Work instruction: Transcribe, leaving out every picture, the lines that run from the start of the listing below through the line with "A narrow street".

Information shown:
*** Block opens ***

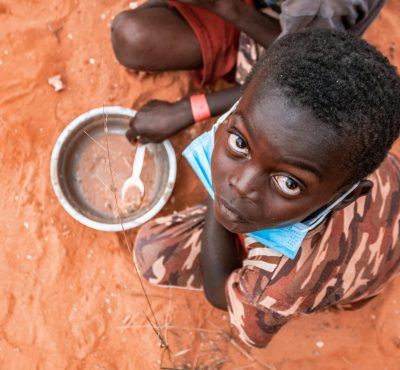 Child on a sandy ground in Luanda with mask and empty bowl, highlighting pandemic challenges.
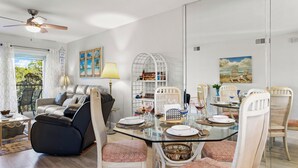Een eetruimte met een glazen tafel, witte stoelen en een plafondventilator.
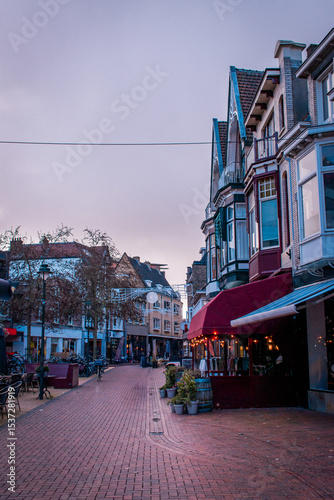 A narrow street in Amsterdam, lined with beautiful, colorful houses, various cafes and pubs, with bicycles parked along the way.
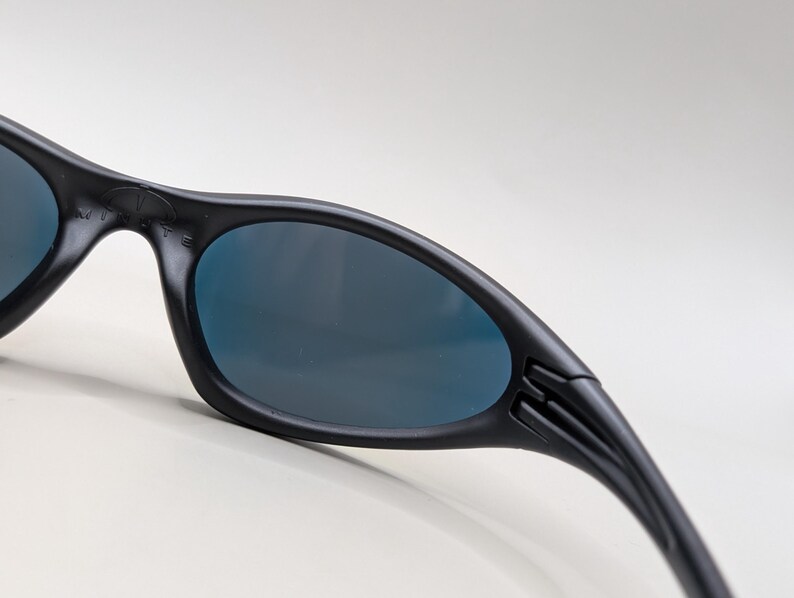 Pode incluir: Close-up de &oacute;culos de sol pretos com lentes azul escuro. Os &oacute;culos de sol t&ecirc;m um design elegante e curvo com um acabamento fosco. As hastes dos &oacute;culos de sol s&atilde;o ligeiramente curvas e apresentam um detalhe canelado perto das dobradi&ccedil;as. As lentes s&atilde;o ovais.
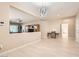 Open dining area with light hardwood floors and view of living room at 7517 Lintwhite St, North Las Vegas, NV 89084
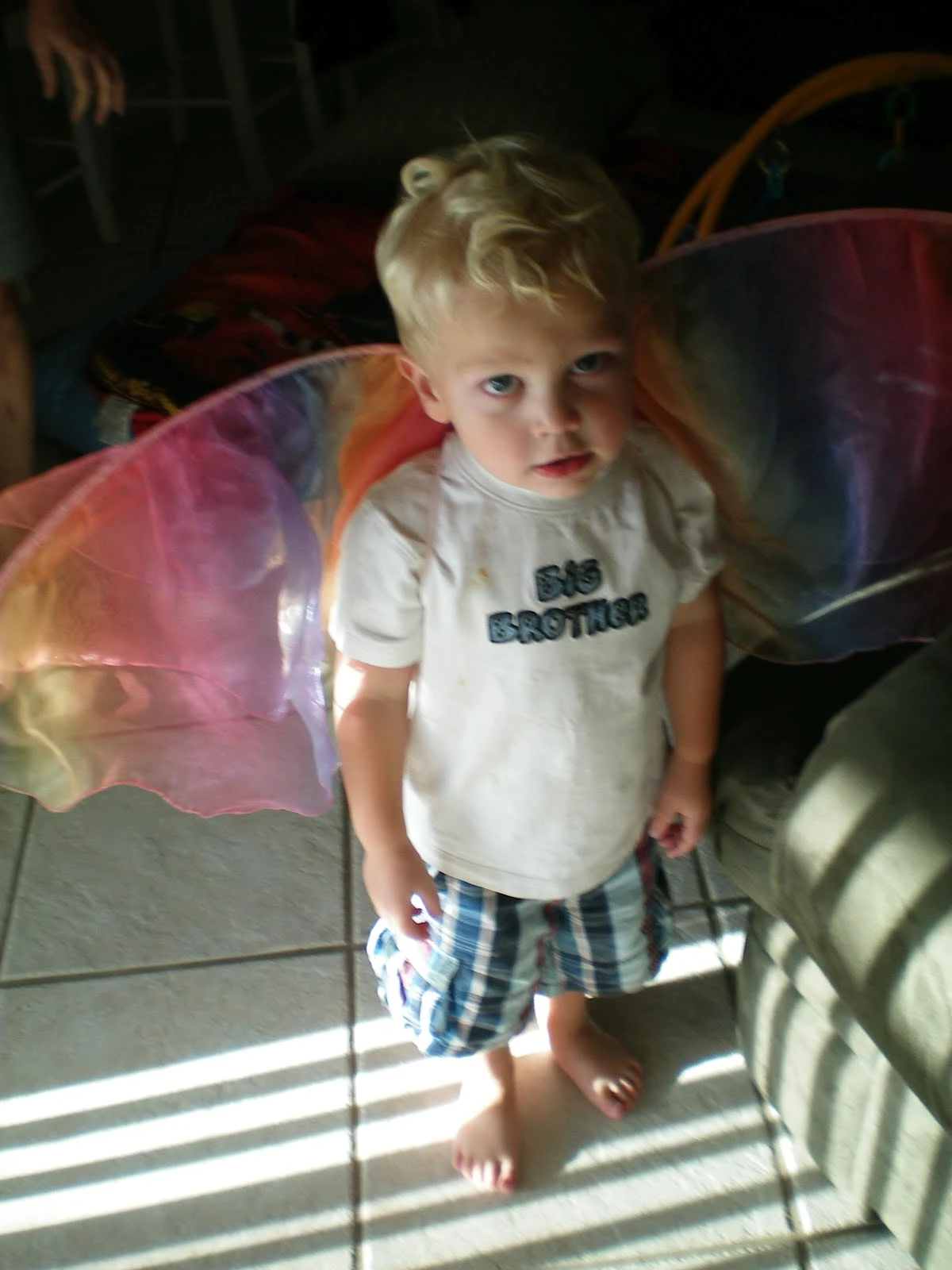 Charlie, a young blonde toddler, wearing a white "Big Brother" shirt and plaid shorts, standing barefoot on tile and looking up at the camera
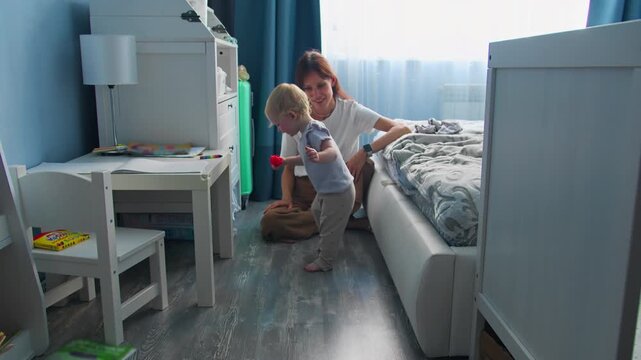 Little child learning to walk indoors with mother. First steps and early childhood milestone at home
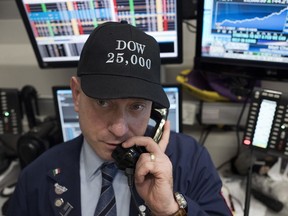 Vincent Pepe, a commodities broker with ICAP Corp., wears a Dow 25,000 hat to work at the New York Stock Exchange, Thursday, Jan. 4, 2018. The Dow Jones industrial average is trading above 25,000 points for the first time Thursday, just five weeks since its first close above 24,000.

*** Block closes ***

Task result:
 Child on a sandy ground in Luanda with mask and empty bowl, highlighting pandemic challenges.
Een eetruimte met een glazen tafel, witte stoelen en een plafondventilator.
 A narrow street in Amsterdam, lined with beautiful, colorful houses, various cafes and pubs, with bicycles parked along the way.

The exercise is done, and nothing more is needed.